Montale non credeva all’esistenza di «leggi immutabili e fisse» che regolassero l’esistenza dell’uomo e della natura; da qui deriva la sua coerente sfiducia in qualsiasi teoria filosofica, religiosa, ideologica che avesse la pretesa di dare un inquadramento generale e definitivo, la sua diffidenza verso coloro che proclamavano fedi sicure. Per il poeta la realtà è segnata da una insanabile frattura fra l’individuo e il mondo, che provoca un senso di frustrazione e di estraneità, un malessere esistenziale. Questa condizione umana è, secondo Montale, impossibile da sanare se non in momenti eccezionali, veri stati di grazia istantanei che Montale definisce miracoli, gli eventi prodigiosi in cui si rivela la verità delle cose, il senso nascosto dell’esistenza.
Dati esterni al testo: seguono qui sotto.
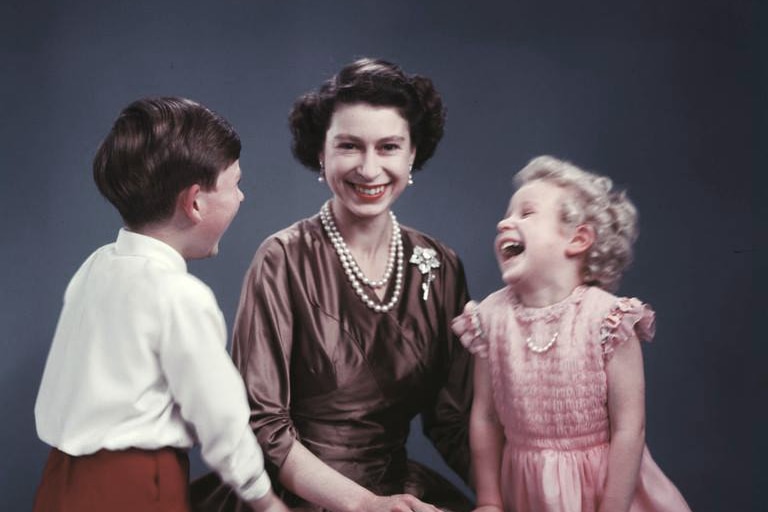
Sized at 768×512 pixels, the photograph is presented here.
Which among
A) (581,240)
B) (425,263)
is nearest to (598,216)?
(581,240)

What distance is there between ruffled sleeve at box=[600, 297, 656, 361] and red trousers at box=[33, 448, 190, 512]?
66 cm

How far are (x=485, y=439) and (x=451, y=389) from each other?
257 millimetres

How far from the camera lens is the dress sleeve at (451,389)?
1.97m

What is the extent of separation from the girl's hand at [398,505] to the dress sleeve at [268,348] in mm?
174

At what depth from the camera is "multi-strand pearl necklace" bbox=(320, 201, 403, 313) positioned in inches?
74.7

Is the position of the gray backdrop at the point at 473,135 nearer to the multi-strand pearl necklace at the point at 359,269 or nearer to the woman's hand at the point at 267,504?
the multi-strand pearl necklace at the point at 359,269

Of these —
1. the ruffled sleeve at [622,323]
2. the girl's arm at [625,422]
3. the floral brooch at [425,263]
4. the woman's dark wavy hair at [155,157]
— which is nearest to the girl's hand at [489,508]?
the girl's arm at [625,422]

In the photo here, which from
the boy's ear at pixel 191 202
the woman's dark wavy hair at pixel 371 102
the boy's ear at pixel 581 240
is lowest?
the boy's ear at pixel 581 240

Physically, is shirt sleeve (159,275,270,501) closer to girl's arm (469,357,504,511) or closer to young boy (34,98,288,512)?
young boy (34,98,288,512)

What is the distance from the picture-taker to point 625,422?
1.61m

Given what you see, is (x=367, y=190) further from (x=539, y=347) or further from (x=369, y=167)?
(x=539, y=347)

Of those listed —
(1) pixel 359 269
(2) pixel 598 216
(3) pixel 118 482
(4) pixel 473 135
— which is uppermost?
(4) pixel 473 135

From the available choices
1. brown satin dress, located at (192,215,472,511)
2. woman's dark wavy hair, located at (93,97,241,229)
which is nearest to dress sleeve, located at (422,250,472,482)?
brown satin dress, located at (192,215,472,511)

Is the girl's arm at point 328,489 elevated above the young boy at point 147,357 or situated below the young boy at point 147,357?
below
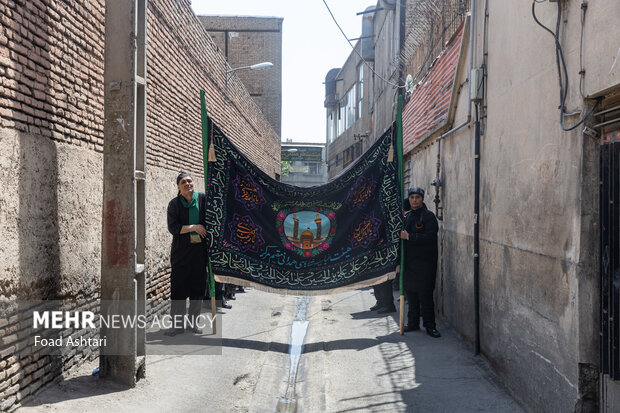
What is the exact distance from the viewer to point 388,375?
19.2ft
Alcuni caratteri fondamentali del linguaggio poetico montaliano sono i simboli: nella poesia di Montale compaiono oggetti che tornano e rimbalzano da un testo all’altro e assumono il valore di simboli della condizione umana, segnata, secondo il poeta, dal malessere esistenziale, e dall’attesa di un avvenimento, un miracolo, che riscatti questa condizione rivelando il senso e il significato della vita. In Ossi di seppia il muro è il simbolo negativo di uno stato di chiusura e oppressione, mentre i simboli positivi che alludono alle possibilità di evasione, di fuga e di libertà, sono l’anello che non tiene, il varco, la maglia rotta nella rete. Nelle raccolte successive il panorama culturale, sentimentale e ideologico cambia, e quindi risulta nuova anche la simbologia. Per esempio nella seconda raccolta, Le occasioni, diventa centrale la figura di Clizia, il nome letterario che allude alla giovane ebrea-americana amata da Montale, che assume una funzione “angelico-salvifica” e dalla quale è possibile aspettare il miracolo da cui dipende ogni residua possibilità di salvezza esistenziale.